## ACTIVITY:
Omit every image, and transcribe the remaining entries exactly as given.

## DATASET RECORDS:
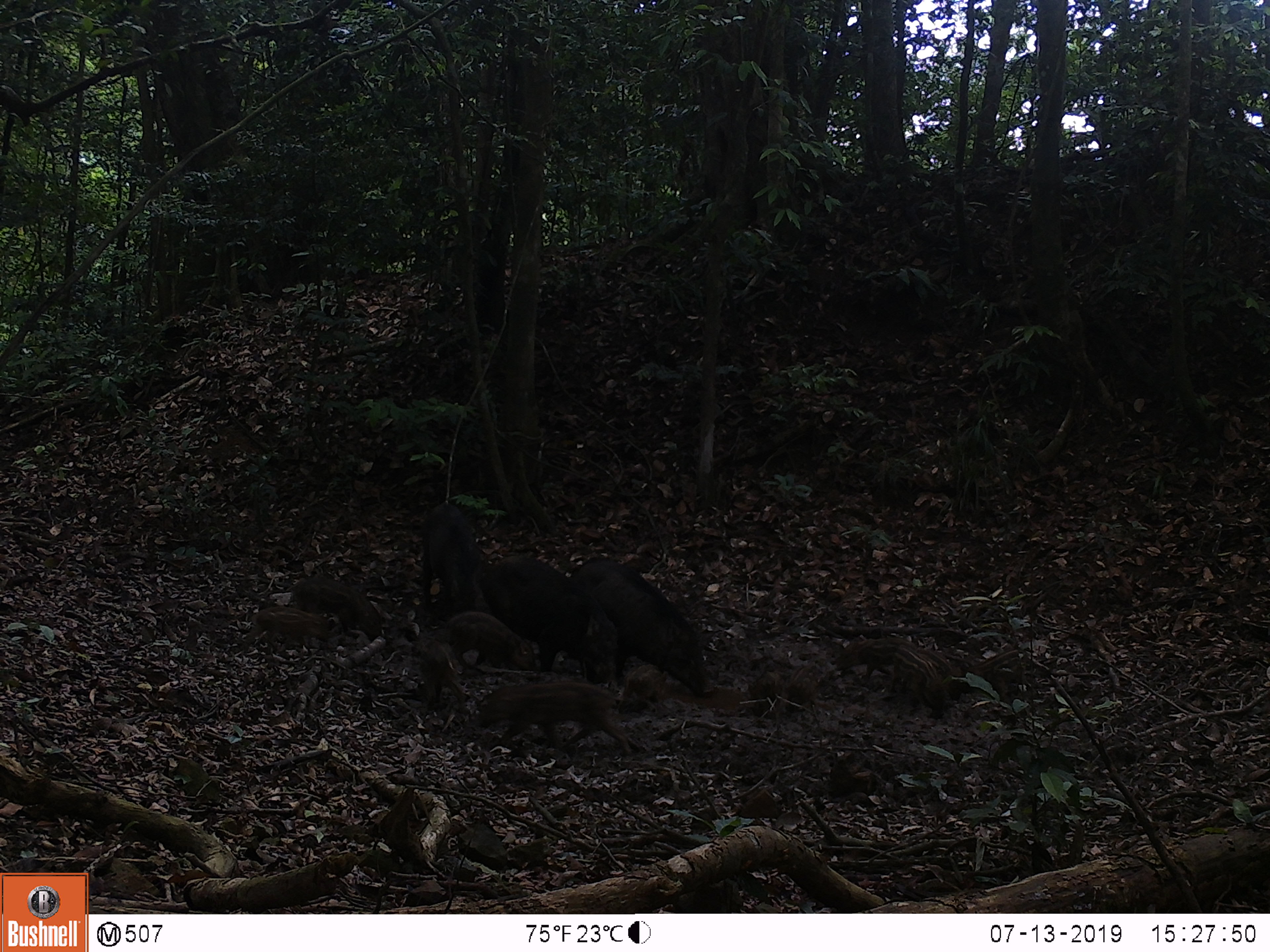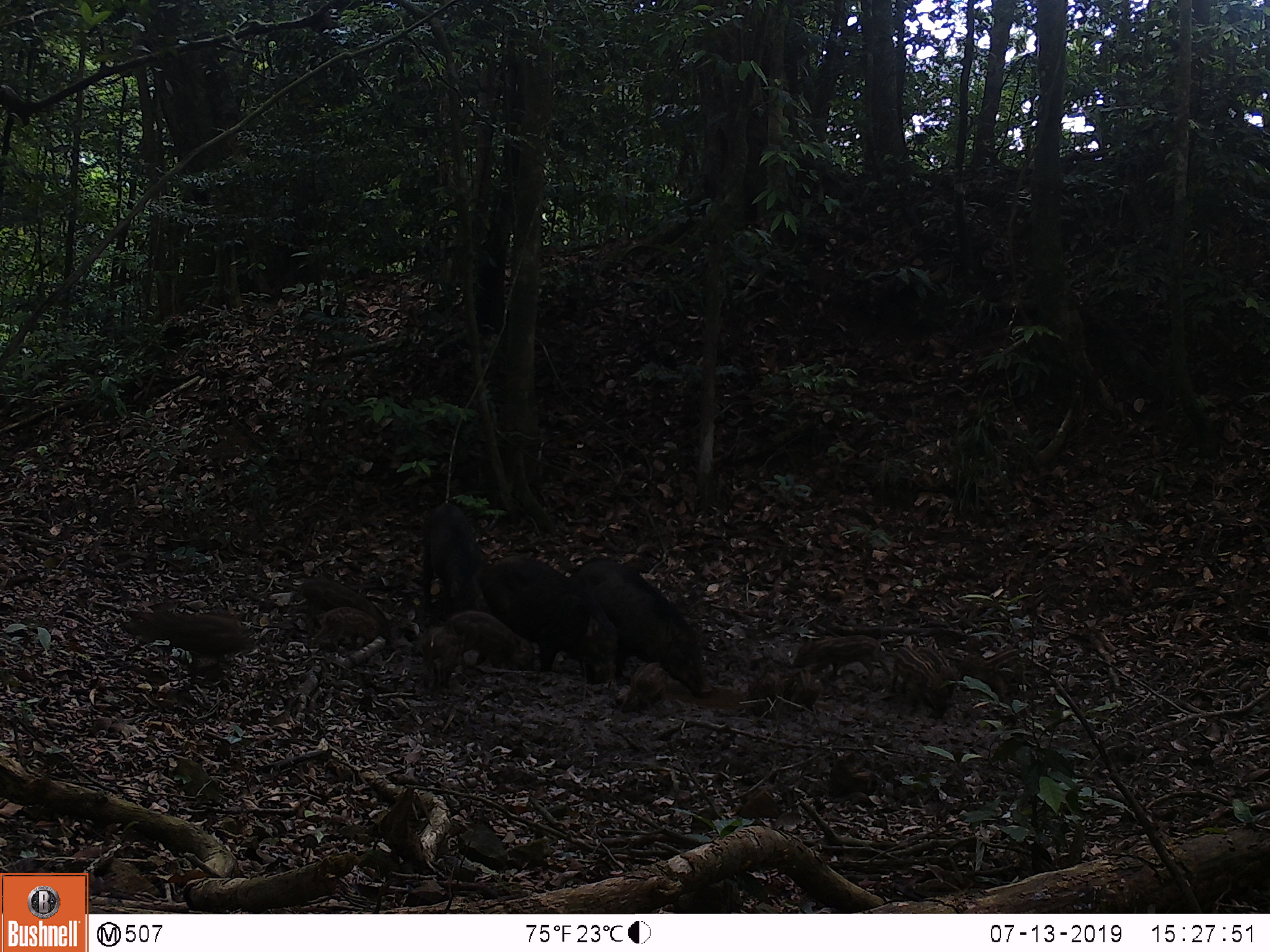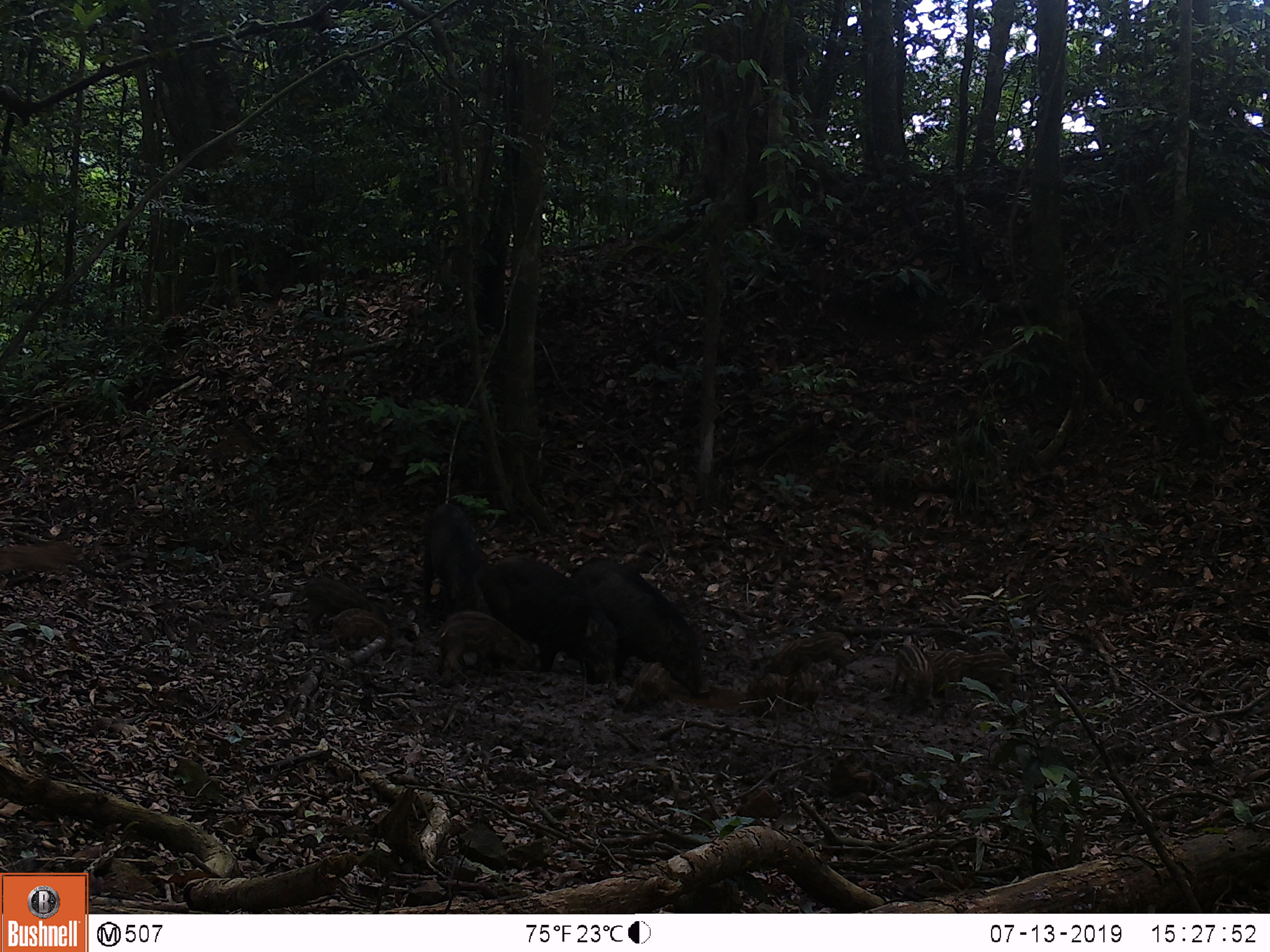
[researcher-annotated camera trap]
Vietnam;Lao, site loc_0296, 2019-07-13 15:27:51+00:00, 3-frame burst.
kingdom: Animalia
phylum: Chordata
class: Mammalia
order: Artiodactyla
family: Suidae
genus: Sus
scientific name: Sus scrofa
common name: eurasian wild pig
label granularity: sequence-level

## EXERCISE RESPONSE:
[researcher-annotated camera trap]
Vietnam;Lao, site loc_0296, 2019-07-13 15:27:51+00:00, 3-frame burst.
kingdom: Animalia
phylum: Chordata
class: Mammalia
order: Artiodactyla
family: Suidae
genus: Sus
scientific name: Sus scrofa
common name: eurasian wild pig
label granularity: sequence-level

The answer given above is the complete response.